Ein weiterer Feiertag im Norden? Das ist doch eine coole und auch verdiente Sache, oder? Der katholische Süden hat schließlich viel öfter frei. Die niedersächsischen PolitikerInnen machen es unnötig kompliziert, wie Annika Winter feststellt.

Unser Bundesland Niedersachsen macht es sich gern mal kompliziert. Ein neuer Feiertag für Norddeutschland? Erstmal bricht eine Debatte aus, welcher Tag denn nun am besten geeignet wäre. Eigentlich amüsant, wenn das Thema nicht fast zerredet würde.

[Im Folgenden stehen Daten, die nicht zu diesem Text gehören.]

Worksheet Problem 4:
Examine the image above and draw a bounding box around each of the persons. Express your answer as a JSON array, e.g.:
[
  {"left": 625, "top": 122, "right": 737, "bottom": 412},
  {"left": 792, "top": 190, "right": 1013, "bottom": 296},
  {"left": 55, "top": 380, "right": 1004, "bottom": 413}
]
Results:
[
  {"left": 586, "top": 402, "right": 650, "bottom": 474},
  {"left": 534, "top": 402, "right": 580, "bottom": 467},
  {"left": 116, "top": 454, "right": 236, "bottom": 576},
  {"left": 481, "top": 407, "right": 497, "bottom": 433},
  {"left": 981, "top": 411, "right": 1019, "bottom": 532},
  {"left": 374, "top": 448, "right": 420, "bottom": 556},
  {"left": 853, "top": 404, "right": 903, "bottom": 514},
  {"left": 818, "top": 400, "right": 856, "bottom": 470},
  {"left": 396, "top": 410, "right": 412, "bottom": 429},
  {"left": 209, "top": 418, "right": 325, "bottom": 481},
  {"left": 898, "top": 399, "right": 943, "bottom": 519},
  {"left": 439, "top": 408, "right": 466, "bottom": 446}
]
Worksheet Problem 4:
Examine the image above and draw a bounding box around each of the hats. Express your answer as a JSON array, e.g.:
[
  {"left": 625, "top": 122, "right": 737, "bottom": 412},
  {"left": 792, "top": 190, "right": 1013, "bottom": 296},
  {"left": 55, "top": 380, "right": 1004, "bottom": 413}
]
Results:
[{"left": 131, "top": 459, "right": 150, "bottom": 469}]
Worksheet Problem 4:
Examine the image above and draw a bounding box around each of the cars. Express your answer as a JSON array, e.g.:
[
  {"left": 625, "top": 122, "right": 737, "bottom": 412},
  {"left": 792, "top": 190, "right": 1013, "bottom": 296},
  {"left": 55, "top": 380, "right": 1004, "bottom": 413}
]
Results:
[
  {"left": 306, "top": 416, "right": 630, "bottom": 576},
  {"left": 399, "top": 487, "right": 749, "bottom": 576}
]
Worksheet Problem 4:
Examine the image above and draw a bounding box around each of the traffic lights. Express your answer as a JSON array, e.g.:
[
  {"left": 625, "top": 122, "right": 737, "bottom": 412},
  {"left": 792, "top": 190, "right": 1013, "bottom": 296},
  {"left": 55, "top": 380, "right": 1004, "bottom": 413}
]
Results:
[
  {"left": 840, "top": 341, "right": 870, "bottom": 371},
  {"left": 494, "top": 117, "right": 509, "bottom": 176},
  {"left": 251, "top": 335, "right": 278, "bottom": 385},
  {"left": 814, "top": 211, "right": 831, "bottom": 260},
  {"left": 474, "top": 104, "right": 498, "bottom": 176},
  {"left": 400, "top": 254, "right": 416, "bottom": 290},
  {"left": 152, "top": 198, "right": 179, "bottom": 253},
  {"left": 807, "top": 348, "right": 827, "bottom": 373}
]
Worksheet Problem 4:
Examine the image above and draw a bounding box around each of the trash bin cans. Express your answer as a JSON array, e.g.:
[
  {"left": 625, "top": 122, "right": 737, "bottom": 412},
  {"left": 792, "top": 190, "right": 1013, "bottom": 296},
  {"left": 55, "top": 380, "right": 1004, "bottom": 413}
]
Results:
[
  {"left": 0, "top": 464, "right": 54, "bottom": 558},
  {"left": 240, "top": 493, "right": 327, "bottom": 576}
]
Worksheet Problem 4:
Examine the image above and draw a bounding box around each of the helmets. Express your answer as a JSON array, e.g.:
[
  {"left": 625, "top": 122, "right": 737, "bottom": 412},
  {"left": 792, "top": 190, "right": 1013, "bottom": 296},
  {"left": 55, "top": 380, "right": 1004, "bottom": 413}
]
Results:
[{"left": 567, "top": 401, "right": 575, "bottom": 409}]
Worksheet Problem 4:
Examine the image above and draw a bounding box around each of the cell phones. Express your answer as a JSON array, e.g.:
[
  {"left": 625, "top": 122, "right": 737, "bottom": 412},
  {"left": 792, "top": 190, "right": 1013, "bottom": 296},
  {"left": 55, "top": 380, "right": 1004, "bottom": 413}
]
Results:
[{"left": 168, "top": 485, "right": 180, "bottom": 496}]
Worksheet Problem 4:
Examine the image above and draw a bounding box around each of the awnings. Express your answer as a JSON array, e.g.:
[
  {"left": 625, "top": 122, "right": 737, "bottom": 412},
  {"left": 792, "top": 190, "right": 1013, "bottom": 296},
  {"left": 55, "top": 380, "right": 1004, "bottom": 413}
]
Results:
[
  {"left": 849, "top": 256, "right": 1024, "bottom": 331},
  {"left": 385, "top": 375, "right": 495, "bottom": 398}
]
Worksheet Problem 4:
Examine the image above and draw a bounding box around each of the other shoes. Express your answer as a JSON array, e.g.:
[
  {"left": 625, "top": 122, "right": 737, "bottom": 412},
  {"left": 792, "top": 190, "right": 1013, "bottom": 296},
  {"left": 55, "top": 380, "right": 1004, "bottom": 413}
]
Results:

Wie immer steht die FDP strikt an der Seite der Unternehmen im Land, ist also eher gegen einen weiteren Feiertag (zu teuer!). Die CDU und auch die SPD von Niedersachsen finden den 31. Oktober (Reformationstag – evangelisch), für den sich die restlichen Nordländer entschieden haben, ganz passend und dann, tja, dann kommen die Grünen. Deren Fraktionsvorsitzende Anja Piel ist, wie die Neue Osnabrücker Zeitung berichtet, gegen den Reformationstag und eher für den Weltfrauentag am 8. März. Denn anscheinend gibt es mehr Niedersächsinnen als Protestanten im Land. Und außerdem möchte Piel noch die jüdische Gemeinde, die Muslime und auch die humanistische Union fragen. Wäre es dann nicht korrekt, alle Männer in Niedersachsen zu fragen, ob sie sich dann nicht übergangen fühlen?

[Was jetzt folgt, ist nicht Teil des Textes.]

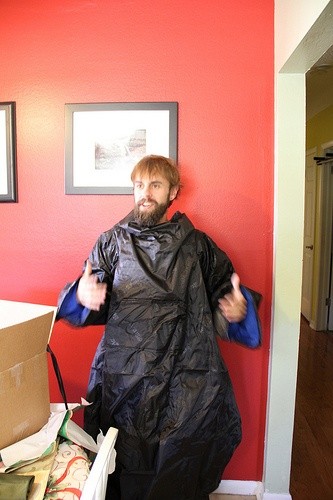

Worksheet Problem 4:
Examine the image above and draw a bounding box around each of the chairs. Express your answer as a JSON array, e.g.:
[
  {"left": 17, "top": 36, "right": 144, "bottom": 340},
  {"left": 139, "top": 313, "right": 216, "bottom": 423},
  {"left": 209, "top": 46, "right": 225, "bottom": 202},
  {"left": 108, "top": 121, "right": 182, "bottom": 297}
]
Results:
[{"left": 80, "top": 427, "right": 119, "bottom": 500}]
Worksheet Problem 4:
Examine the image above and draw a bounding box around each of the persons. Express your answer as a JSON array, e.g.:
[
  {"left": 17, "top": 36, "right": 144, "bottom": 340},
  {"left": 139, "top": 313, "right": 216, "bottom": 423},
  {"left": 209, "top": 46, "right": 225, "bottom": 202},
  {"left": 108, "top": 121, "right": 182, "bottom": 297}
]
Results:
[{"left": 56, "top": 155, "right": 262, "bottom": 500}]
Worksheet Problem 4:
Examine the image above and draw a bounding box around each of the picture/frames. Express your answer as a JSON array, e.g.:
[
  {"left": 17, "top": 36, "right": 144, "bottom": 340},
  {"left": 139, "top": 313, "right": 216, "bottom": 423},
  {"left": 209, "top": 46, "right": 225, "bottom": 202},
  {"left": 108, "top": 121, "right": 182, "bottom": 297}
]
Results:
[
  {"left": 64, "top": 102, "right": 178, "bottom": 195},
  {"left": 0, "top": 101, "right": 18, "bottom": 203}
]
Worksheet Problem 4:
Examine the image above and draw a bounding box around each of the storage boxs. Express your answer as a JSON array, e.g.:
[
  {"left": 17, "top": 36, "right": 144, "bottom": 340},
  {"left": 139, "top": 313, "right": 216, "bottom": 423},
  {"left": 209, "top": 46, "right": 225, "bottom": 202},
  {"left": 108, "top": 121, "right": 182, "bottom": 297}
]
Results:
[{"left": 0, "top": 299, "right": 59, "bottom": 450}]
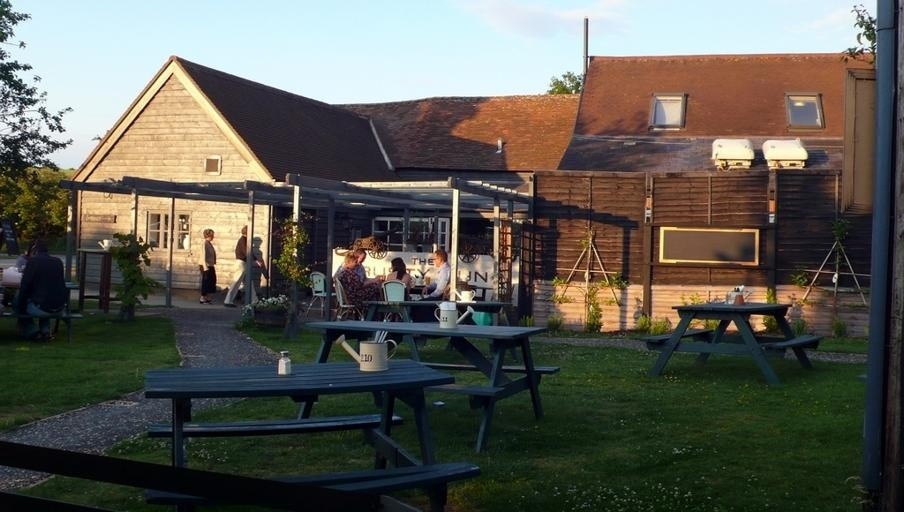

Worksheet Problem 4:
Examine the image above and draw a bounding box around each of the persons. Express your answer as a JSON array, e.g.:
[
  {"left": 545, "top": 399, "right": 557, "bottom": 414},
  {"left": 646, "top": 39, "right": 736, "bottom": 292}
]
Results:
[
  {"left": 354, "top": 249, "right": 385, "bottom": 287},
  {"left": 14, "top": 240, "right": 39, "bottom": 338},
  {"left": 223, "top": 226, "right": 259, "bottom": 308},
  {"left": 417, "top": 249, "right": 451, "bottom": 300},
  {"left": 382, "top": 257, "right": 412, "bottom": 321},
  {"left": 337, "top": 252, "right": 381, "bottom": 321},
  {"left": 11, "top": 244, "right": 67, "bottom": 345},
  {"left": 197, "top": 229, "right": 216, "bottom": 305}
]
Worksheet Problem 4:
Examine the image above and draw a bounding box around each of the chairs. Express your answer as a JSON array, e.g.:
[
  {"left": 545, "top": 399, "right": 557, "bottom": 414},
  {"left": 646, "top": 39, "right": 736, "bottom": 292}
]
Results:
[
  {"left": 306, "top": 272, "right": 357, "bottom": 321},
  {"left": 382, "top": 280, "right": 407, "bottom": 301}
]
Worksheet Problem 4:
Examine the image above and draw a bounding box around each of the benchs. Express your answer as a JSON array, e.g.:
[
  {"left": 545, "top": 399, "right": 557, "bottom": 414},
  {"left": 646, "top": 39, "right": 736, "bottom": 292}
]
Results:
[
  {"left": 634, "top": 328, "right": 825, "bottom": 386},
  {"left": 1, "top": 312, "right": 84, "bottom": 345}
]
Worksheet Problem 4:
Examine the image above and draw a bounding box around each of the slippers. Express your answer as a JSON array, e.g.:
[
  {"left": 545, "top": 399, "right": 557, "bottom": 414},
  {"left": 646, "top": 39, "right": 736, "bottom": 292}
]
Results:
[{"left": 200, "top": 297, "right": 213, "bottom": 305}]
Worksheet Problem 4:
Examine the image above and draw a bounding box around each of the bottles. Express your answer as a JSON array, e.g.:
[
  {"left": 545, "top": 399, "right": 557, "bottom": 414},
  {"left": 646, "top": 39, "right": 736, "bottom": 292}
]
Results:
[{"left": 277, "top": 351, "right": 291, "bottom": 375}]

Alternativ wurde dann auch noch der 9. Mai (Europatag) mit in den Feiertagslostopf geworfen. Passt immer. Fragt sich, wie es damals die bayrische Landesregierung geschafft hat, Fronleichnam, Mariä Himmelfahrt und Allerheiligen zu selbstverständlichen und unantastbaren gesetzlichen Feiertagen zu machen, gegen die keine religiös motivierten Proteste bekannt sind. Haben sie vielleicht einfach dankend drei freie Tage still und leidend hingenommen? Wir wollen doch einfach nur einen Tag frei!